Global Doctors for Choice Convening on Conscientious Refusal of Care

Posted: apríl 13, 2011 in Aktuality

(October 23 – 24, 2010/Seville, Spain) Purpose of Meeting Regarding Conscientious Refusal of Care (CRC)

Over the last ten years, some countries have broadened the circumstances under which abortion is legal and others have introduced measures to increase women’s access to existing services.1 In spite of this progress, in both contexts where abortion is available upon request and where it is legally restricted, medical professionals’ refusal to provide legal services because of conscientious objection threatens women’s access to legal and safe abortion as well as to other components of reproductive health care.

The right of the medical practitioner to refuse to provide services that he or she finds objectionable on moral or religious grounds is recognized by international human rights conventions such as the Convention on the Elimination of All Forms of Discrimination against Women (CEDAW), the International Covenant on Civil and Political Rights (ICCPR) and the American Convention on Human Rights (ACHR) as well as by international authorities such as the World Medical Association, the International Federation of Gynecologists and Obstetricians (FIGO) and the European Court for Human Rights.

However, the right to conscientious objection is also perceived as secondary to the obligation to treat, provide benefit and prevent harm to the patients for whose care they are responsible. In the case of abortion, these international conventions and authorities require physicians who invoke conscientious objection to refer women requesting legal abortion to colleagues who will perform the procedure. Countries such as Britain, Denmark and Guyana render conscience objection inapplicable in situations where the woman’s life or health are in danger and alternative services are not immediately available. Yet, a review of documented cases in Argentina, Brazil, Colombia, Mexico, Peru, Poland, Romania and the United States suggests that conscientious objection has become a serious barrier to access to legal abortion services. Moreover, medical professionals frequently claim conscientious objection, even in cases involving rape victims and patients with critical physical and mental health conditions.

CRC is increasing as an anti-abortion tactic, as a political issue and as a means of restricting reproductive health care. The resulting loss of providers and the undermining of law and regulation have consequences for patients, for doctors, and for health systems.

Global Doctors for Choice (GDC) and Collaborators

GDC is predicated on the notion that physicians have specific contributions to make to improve access to reproductive healthcare as they bring scientific authority, commitment to their patients’ best interests, and firsthand familiarity with the devastating consequences of lack of care.

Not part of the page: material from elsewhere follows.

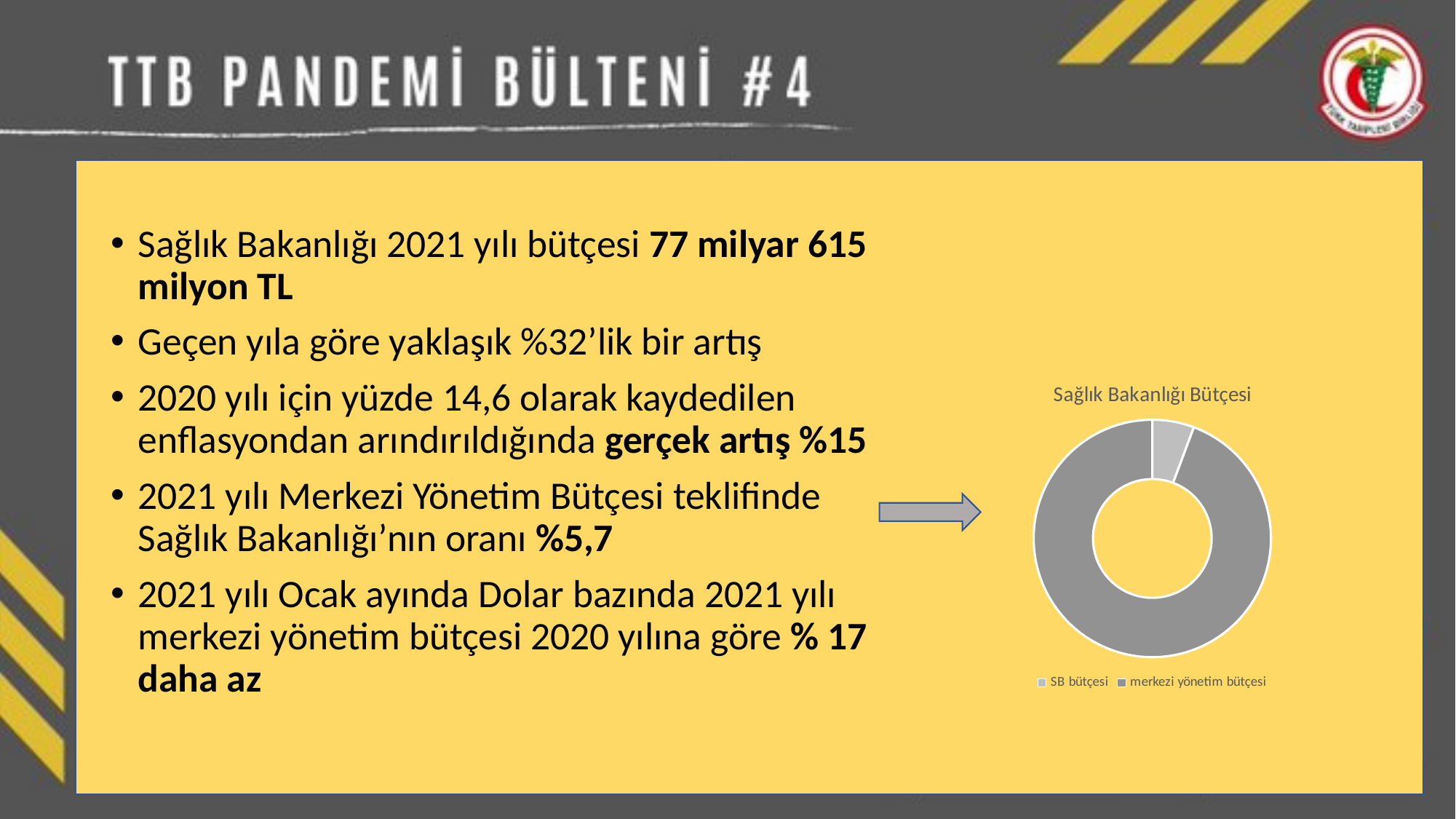
How many slices does the doughnut chart have? 2 Which slice of the chart is larger, SB bütçesi or merkezi yönetim bütçesi? merkezi yönetim bütçesi Which category takes up the largest share of the doughnut chart? merkezi yönetim bütçesi What is the title of the chart on the slide? Sağlık Bakanlığı Bütçesi What are the two legend entries of the chart? SB bütçesi and merkezi yönetim bütçesi How many entries does the chart's legend list? 2 What kind of chart is shown on the slide? Doughnut chart Which category takes up the smallest share of the doughnut chart? SB bütçesi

Therefore GDC’s unique niche is to contribute the medical and scientific perspective to public discourse about individual providers’ rights to conscientiously object and health systems’ obligations to provide lifesaving and legal care. GDC’s commitment to the defense of human rights and medical care grounded in science mandates its involvement in this issue.

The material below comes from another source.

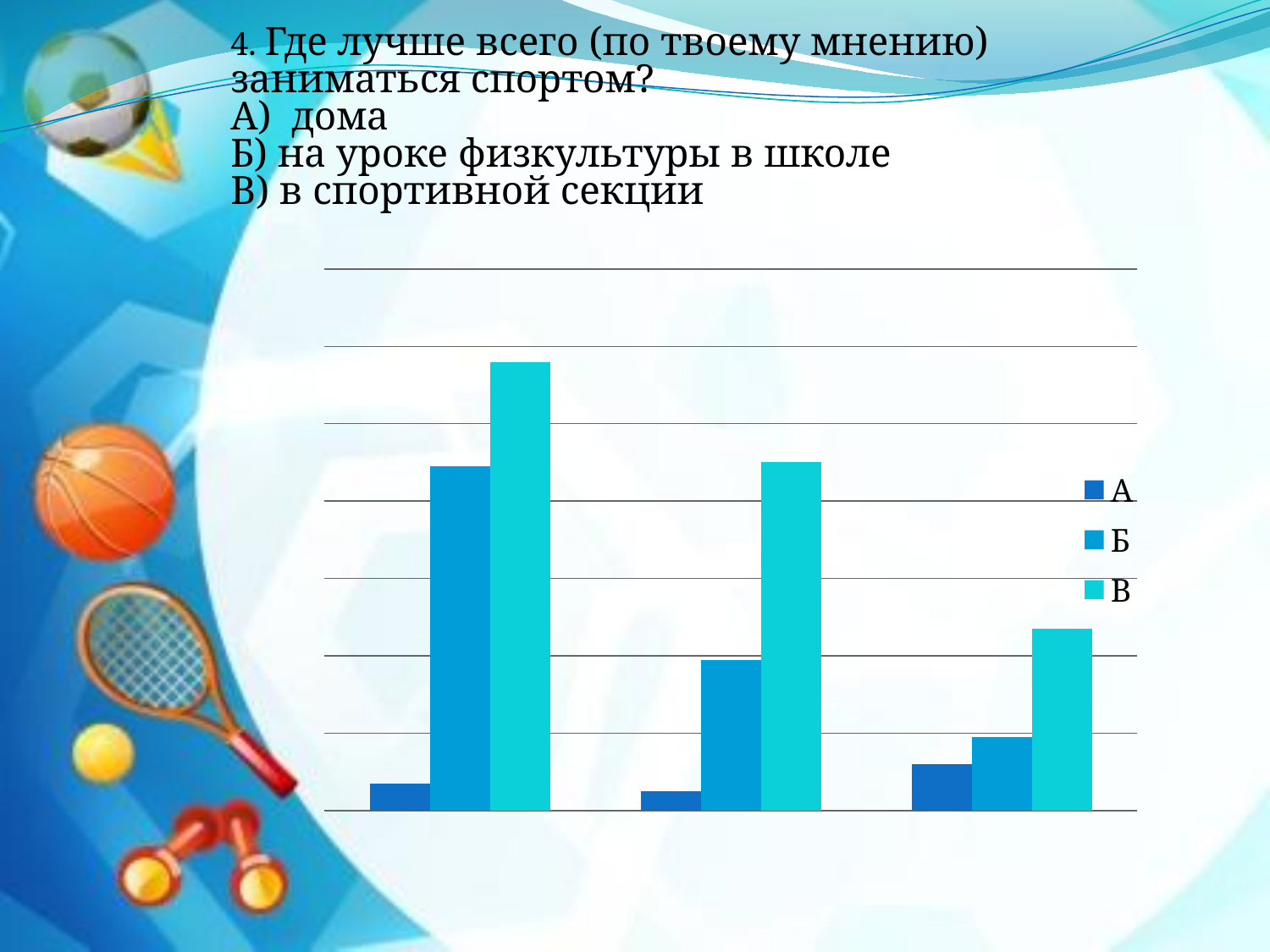
How many groups of bars are plotted in the chart? 3 In the first (leftmost) group of bars, which series has the tallest bar? В Which series is shown in the darkest blue colour in the legend? А In the first (leftmost) group of bars, which series has the shortest bar? А What kind of chart is shown on the slide? bar chart What are the series names listed in the chart legend? А, Б, В Does the bar for series В rise or fall from the first group to the third group? fall Which group of bars contains the tallest bar in the whole chart: the first, second or third? first How many series does the chart legend list? 3 In the middle group of bars, which is larger: the bar for series Б or the bar for series А? Б In the third (rightmost) group of bars, which series has the shortest bar? А In the second (middle) group of bars, which series has the tallest bar? В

Simultaneously, GDC believes it is necessary to collaborate with others similarly committed to reproductive health care and rights. Such transnational collaborations have special cogency in this “globalized” era, a time when political ideas, technologies and patients are increasingly moving across borders. In order to be effective, a variety of stakeholders must come together: lawyers, human rights experts, physicians, health administrators, policy makers, women’s rights groups, non-governmental organizations and professional medical associations.

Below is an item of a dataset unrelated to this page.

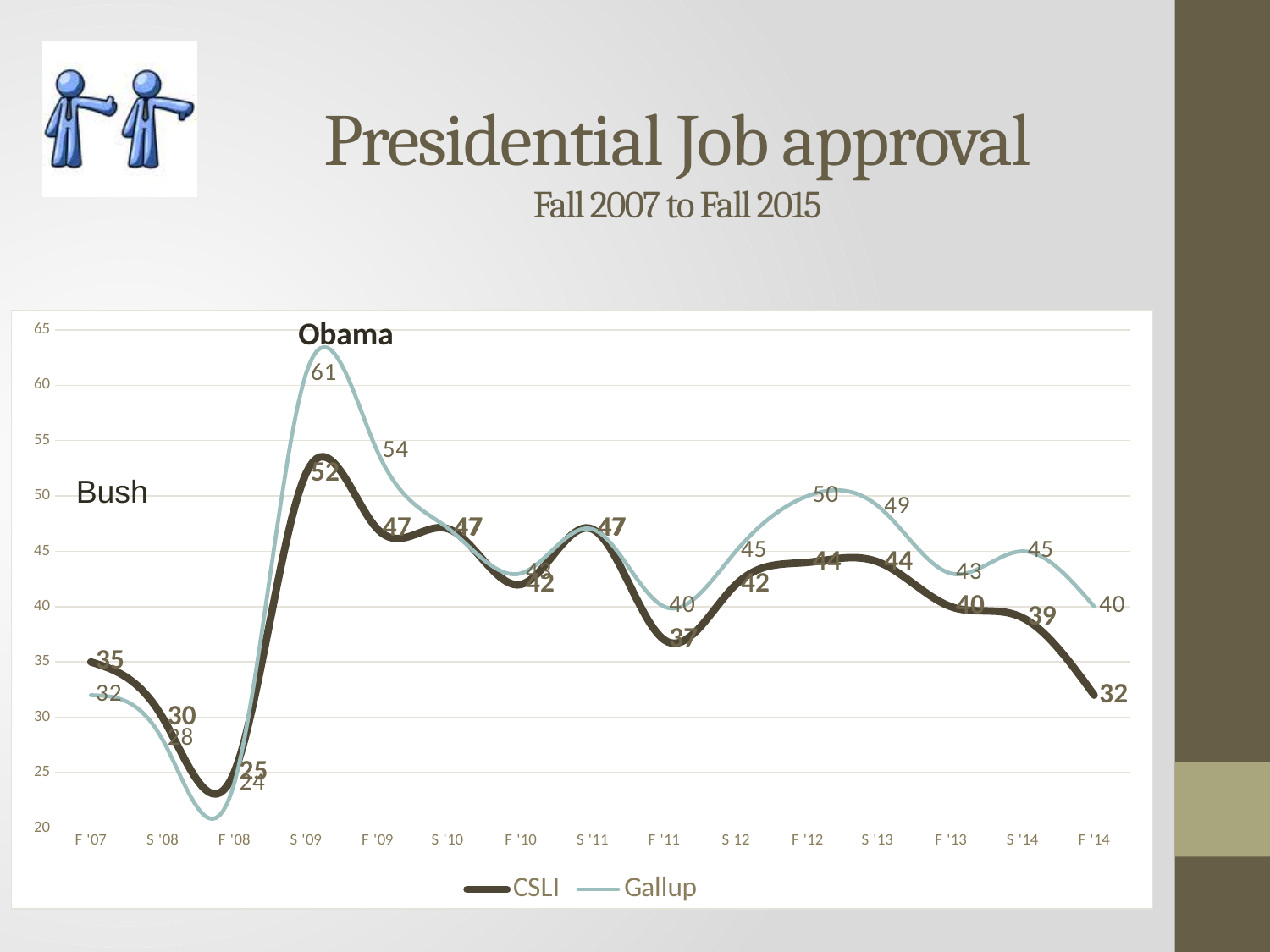
At which point on the x axis does the CSLI series reach its highest value? S '09 How many series does the legend list? 2 What is the Gallup value for S '09? 61 How many points are on the x axis? 15 What is the CSLI value for F '07? 35 What is the difference between the Gallup and CSLI values at S '09? 9 What is the CSLI value for F '14? 32 At F '12, which series has the larger value, CSLI or Gallup? Gallup Is the Gallup value at S '09 greater or less than 60? greater What kind of chart is shown on the slide? line chart At which point on the x axis does the Gallup series reach its lowest value? F '08 What is the difference between the Gallup and CSLI values at F '14? 8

GDC convened an initial meeting of such a multi-perspective group to discuss a strategic response. The list of collaborators is attached. The group reviewed data from Poland, Ireland and Brazil; heard descriptive reports about conscientious refusal of care in Spain, Portugal, and Italy; listened to a legal analysis of the issues; and learned about the CRC positions and the relevant workings of certain international agencies (Council of Europe, International Planned Parenthood Federation, World Health Organization, and some national medical societies).

The following themes emerged from the discussion:

  • The salient distinction between institutional or health system level obligation to provide care, and an individual’s religiously/philosophically-based conscientious objection;
  • The obligation to follow state law and provide legally available services when an individual or institution receives state funding to do so;
  • The necessity of consistent application of rigorous criteria for identification as an objector (analogous to the documentation and proof required when claiming conscientious objection (CO) status in order to refuse military service);
  • Anecdotal reports show that some doctors would not qualify if rigorous standards were applied. A distinction needs to be made between disinterest in a controversial subject, desire to increase financial remuneration (“CO by day, provider by night”) and a principled deeply held position.

The group:

  • agreed it was necessary to map the landscape of healthcare topics ( and gather data) where CRC is salient. Thus far, the list includes: abortion, emergency contraception (EC), sterilization, assisted reproductive technologies (ART), prenatal diagnosis, end of life care and lesbian, gay, bisexual, transgender and queer (LGBTQ) care;
  • identified some positive policy models of response, including public policies in South Africa, Portugal, and Colombia; and institutional response by several academic institutions in the US providing medical training in abortion.
  • concurred about the importance of evidence and the need for research on the impact of

CRC on delay in obtaining care, consequent morbidity, the patient, her family, her community, society and health systems.